### WHAT IS BEING ASKED
Print each line exactly as it is given.

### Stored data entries
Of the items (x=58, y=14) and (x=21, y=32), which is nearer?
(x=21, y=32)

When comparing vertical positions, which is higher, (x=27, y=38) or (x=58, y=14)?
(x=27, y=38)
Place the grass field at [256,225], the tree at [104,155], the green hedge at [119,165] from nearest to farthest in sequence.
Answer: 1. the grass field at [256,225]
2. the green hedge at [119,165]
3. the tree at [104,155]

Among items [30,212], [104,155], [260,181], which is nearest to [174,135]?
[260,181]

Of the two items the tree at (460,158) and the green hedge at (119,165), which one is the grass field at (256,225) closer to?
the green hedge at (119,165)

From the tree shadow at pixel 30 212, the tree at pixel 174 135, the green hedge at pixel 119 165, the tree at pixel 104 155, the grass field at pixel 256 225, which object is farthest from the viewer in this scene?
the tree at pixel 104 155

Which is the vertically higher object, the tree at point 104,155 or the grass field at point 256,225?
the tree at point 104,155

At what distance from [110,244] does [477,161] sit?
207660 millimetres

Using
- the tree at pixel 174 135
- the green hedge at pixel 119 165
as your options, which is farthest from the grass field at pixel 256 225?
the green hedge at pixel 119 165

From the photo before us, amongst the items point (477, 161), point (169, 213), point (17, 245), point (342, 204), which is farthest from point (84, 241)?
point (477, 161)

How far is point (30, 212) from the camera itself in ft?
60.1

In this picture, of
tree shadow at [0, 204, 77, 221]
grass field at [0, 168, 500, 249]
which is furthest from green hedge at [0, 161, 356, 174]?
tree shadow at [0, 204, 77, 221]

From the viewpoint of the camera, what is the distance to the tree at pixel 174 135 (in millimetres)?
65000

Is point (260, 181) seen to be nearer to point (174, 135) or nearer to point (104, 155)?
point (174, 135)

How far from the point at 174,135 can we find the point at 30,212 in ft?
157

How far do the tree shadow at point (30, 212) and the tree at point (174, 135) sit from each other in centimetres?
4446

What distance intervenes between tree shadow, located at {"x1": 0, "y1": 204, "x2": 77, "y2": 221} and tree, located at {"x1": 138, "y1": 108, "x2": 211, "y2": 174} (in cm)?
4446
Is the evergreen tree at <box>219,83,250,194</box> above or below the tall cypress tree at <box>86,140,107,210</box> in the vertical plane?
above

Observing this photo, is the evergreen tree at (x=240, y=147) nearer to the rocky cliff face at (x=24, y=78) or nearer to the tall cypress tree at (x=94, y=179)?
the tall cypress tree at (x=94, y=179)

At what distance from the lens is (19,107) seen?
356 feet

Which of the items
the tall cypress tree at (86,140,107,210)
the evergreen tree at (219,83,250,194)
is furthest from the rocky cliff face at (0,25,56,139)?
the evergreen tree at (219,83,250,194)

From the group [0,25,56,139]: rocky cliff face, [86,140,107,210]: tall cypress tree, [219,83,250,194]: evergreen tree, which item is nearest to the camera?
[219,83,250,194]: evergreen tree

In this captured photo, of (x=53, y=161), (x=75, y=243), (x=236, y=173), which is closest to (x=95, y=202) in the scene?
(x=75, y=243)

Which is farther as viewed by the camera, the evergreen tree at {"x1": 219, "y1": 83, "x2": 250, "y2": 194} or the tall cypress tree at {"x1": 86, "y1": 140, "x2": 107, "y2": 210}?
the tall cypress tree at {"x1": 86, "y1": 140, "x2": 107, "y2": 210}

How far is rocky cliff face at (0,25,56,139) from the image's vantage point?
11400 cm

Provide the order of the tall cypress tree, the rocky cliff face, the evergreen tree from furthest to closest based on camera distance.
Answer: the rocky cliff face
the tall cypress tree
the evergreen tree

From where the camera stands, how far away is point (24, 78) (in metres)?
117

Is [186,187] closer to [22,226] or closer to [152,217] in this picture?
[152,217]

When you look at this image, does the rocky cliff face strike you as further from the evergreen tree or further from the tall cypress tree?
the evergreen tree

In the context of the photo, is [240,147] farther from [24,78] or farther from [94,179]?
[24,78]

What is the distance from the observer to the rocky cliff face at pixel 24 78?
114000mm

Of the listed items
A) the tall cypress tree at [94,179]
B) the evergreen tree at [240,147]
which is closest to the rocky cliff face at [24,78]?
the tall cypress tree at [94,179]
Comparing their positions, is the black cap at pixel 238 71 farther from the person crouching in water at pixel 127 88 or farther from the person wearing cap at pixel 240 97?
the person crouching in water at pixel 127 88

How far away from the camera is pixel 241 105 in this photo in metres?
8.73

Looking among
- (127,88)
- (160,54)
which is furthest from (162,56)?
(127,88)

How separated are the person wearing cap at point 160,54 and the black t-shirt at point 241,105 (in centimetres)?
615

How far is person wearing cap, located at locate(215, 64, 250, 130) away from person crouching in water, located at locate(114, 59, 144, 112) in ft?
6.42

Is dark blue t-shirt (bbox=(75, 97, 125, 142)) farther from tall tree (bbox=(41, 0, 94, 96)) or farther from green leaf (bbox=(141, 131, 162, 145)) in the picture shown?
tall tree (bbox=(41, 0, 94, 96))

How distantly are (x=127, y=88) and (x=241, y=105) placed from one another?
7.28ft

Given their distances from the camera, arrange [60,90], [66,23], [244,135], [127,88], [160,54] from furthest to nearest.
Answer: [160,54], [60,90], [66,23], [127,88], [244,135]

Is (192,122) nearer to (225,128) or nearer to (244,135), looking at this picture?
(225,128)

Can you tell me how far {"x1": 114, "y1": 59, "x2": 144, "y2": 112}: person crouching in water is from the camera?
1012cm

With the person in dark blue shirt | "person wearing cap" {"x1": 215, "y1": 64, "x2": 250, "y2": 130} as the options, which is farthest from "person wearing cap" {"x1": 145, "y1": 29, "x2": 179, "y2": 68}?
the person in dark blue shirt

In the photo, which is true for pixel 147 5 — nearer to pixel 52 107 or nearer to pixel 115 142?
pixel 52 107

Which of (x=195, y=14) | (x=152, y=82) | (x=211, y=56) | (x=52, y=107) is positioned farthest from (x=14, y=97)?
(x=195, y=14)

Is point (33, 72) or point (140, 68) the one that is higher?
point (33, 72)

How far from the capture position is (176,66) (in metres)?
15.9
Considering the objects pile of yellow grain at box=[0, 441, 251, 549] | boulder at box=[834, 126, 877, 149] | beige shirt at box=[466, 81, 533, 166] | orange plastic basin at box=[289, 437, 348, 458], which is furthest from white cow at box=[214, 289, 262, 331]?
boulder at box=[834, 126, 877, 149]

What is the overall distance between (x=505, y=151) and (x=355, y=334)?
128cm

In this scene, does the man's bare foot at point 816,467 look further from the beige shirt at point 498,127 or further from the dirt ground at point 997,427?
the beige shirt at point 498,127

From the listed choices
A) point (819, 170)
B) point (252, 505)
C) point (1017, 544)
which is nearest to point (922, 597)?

### THE REPLY
Of the items (x=58, y=14) and (x=21, y=32), which is nearer?
(x=21, y=32)

When comparing vertical positions, which is higher, (x=27, y=38) or (x=58, y=14)?
(x=27, y=38)
Place the grass field at [256,225], the tree at [104,155], the green hedge at [119,165] from nearest to farthest in sequence.
Answer: 1. the grass field at [256,225]
2. the green hedge at [119,165]
3. the tree at [104,155]

Among items [30,212], [104,155], [260,181], which is nearest to [174,135]?
[260,181]

Of the two items the tree at (460,158) and the green hedge at (119,165), which one is the grass field at (256,225) closer to?
the green hedge at (119,165)

From the tree shadow at pixel 30 212, the tree at pixel 174 135, the green hedge at pixel 119 165, the tree at pixel 104 155, the grass field at pixel 256 225, which object is farthest from the viewer in this scene?
the tree at pixel 104 155

Which is the vertically higher object, the tree at point 104,155 or the grass field at point 256,225?
the tree at point 104,155

At what distance from [110,244] does [477,161] sit?
207660 millimetres

Using
- the tree at pixel 174 135
- the green hedge at pixel 119 165
as your options, which is farthest from the grass field at pixel 256 225?
the green hedge at pixel 119 165

From the photo before us, amongst the items point (477, 161), point (169, 213), point (17, 245), point (342, 204), which is farthest from point (84, 241)?
point (477, 161)

How far is point (30, 212) from the camera itself in ft?
60.1

In this picture, of
tree shadow at [0, 204, 77, 221]
grass field at [0, 168, 500, 249]
which is furthest from green hedge at [0, 161, 356, 174]?
tree shadow at [0, 204, 77, 221]

From the viewpoint of the camera, what is the distance to the tree at pixel 174 135 (in millimetres)?
65000

Is point (260, 181) seen to be nearer to point (174, 135) or nearer to point (104, 155)?
point (174, 135)

How far from the point at 174,135 can we find the point at 30,212 in ft?
157

How far do the tree shadow at point (30, 212) and the tree at point (174, 135) sit from each other in centimetres?
4446

What distance intervenes between tree shadow, located at {"x1": 0, "y1": 204, "x2": 77, "y2": 221} and tree, located at {"x1": 138, "y1": 108, "x2": 211, "y2": 174} (in cm)?
4446
Is the evergreen tree at <box>219,83,250,194</box> above or below the tall cypress tree at <box>86,140,107,210</box> in the vertical plane?
above

Observing this photo, is the evergreen tree at (x=240, y=147) nearer to the rocky cliff face at (x=24, y=78) or nearer to the tall cypress tree at (x=94, y=179)?
the tall cypress tree at (x=94, y=179)

At what distance from the lens is (19,107) seen?
356 feet

Which of the items
the tall cypress tree at (86,140,107,210)
the evergreen tree at (219,83,250,194)
is furthest from the rocky cliff face at (0,25,56,139)?
the evergreen tree at (219,83,250,194)

From the group [0,25,56,139]: rocky cliff face, [86,140,107,210]: tall cypress tree, [219,83,250,194]: evergreen tree, which item is nearest to the camera?
[219,83,250,194]: evergreen tree

In this captured photo, of (x=53, y=161), (x=75, y=243), (x=236, y=173), which is closest to (x=95, y=202) in the scene?
(x=75, y=243)

Which is farther as viewed by the camera, the evergreen tree at {"x1": 219, "y1": 83, "x2": 250, "y2": 194} or the tall cypress tree at {"x1": 86, "y1": 140, "x2": 107, "y2": 210}?
the tall cypress tree at {"x1": 86, "y1": 140, "x2": 107, "y2": 210}

How far is rocky cliff face at (0,25,56,139) from the image's vantage point?
11400 cm

Provide the order of the tall cypress tree, the rocky cliff face, the evergreen tree from furthest to closest based on camera distance.
Answer: the rocky cliff face
the tall cypress tree
the evergreen tree

From where the camera stands, how far away is point (24, 78) (in metres)?
117

Is [186,187] closer to [22,226] or closer to [152,217] in this picture?
[152,217]

When you look at this image, does the rocky cliff face strike you as further from the evergreen tree or further from the tall cypress tree?
the evergreen tree

In the context of the photo, is [240,147] farther from [24,78] or farther from [94,179]?
[24,78]

What is the distance from the observer to the rocky cliff face at pixel 24 78?
114000mm

Of the listed items
A) the tall cypress tree at [94,179]
B) the evergreen tree at [240,147]
which is closest to the rocky cliff face at [24,78]?
the tall cypress tree at [94,179]
Comparing their positions, is the black cap at pixel 238 71 farther from the person crouching in water at pixel 127 88 or farther from the person wearing cap at pixel 240 97?
the person crouching in water at pixel 127 88

How far away from the camera is pixel 241 105 in this photo in metres?
8.73

Looking among
- (127,88)
- (160,54)
which is furthest from (162,56)?
(127,88)

How separated are the person wearing cap at point 160,54 and the black t-shirt at point 241,105 (in centimetres)?
615

How far is person wearing cap, located at locate(215, 64, 250, 130) away from person crouching in water, located at locate(114, 59, 144, 112) in ft?
6.42

Is dark blue t-shirt (bbox=(75, 97, 125, 142)) farther from tall tree (bbox=(41, 0, 94, 96)) or farther from green leaf (bbox=(141, 131, 162, 145)) in the picture shown?
tall tree (bbox=(41, 0, 94, 96))

How distantly are (x=127, y=88) and (x=241, y=105) placed from one another?
7.28ft

Given their distances from the camera, arrange [60,90], [66,23], [244,135], [127,88], [160,54] from furthest to nearest.
Answer: [160,54], [60,90], [66,23], [127,88], [244,135]

Is (192,122) nearer to (225,128) or nearer to (244,135), looking at this picture?
(225,128)

Can you tell me how far {"x1": 114, "y1": 59, "x2": 144, "y2": 112}: person crouching in water is from the camera?
1012cm

With the person in dark blue shirt | "person wearing cap" {"x1": 215, "y1": 64, "x2": 250, "y2": 130} as the options, which is farthest from "person wearing cap" {"x1": 145, "y1": 29, "x2": 179, "y2": 68}?
the person in dark blue shirt

In the photo, which is true for pixel 147 5 — nearer to pixel 52 107 or nearer to pixel 115 142?
pixel 52 107

Which of (x=195, y=14) | (x=152, y=82) | (x=211, y=56) | (x=52, y=107) is positioned farthest from (x=14, y=97)?
(x=195, y=14)

Is point (33, 72) or point (140, 68) the one that is higher?
point (33, 72)

How far from the capture position is (176,66) (in metres)?
15.9
Considering the objects pile of yellow grain at box=[0, 441, 251, 549] | boulder at box=[834, 126, 877, 149] | beige shirt at box=[466, 81, 533, 166] | orange plastic basin at box=[289, 437, 348, 458], which is furthest from white cow at box=[214, 289, 262, 331]?
boulder at box=[834, 126, 877, 149]

What is the overall distance between (x=505, y=151) and (x=355, y=334)?
128cm

In this scene, does the man's bare foot at point 816,467 look further from the beige shirt at point 498,127 or further from the dirt ground at point 997,427?
the beige shirt at point 498,127

From the listed choices
A) point (819, 170)
B) point (252, 505)
C) point (1017, 544)
which is nearest to point (922, 597)?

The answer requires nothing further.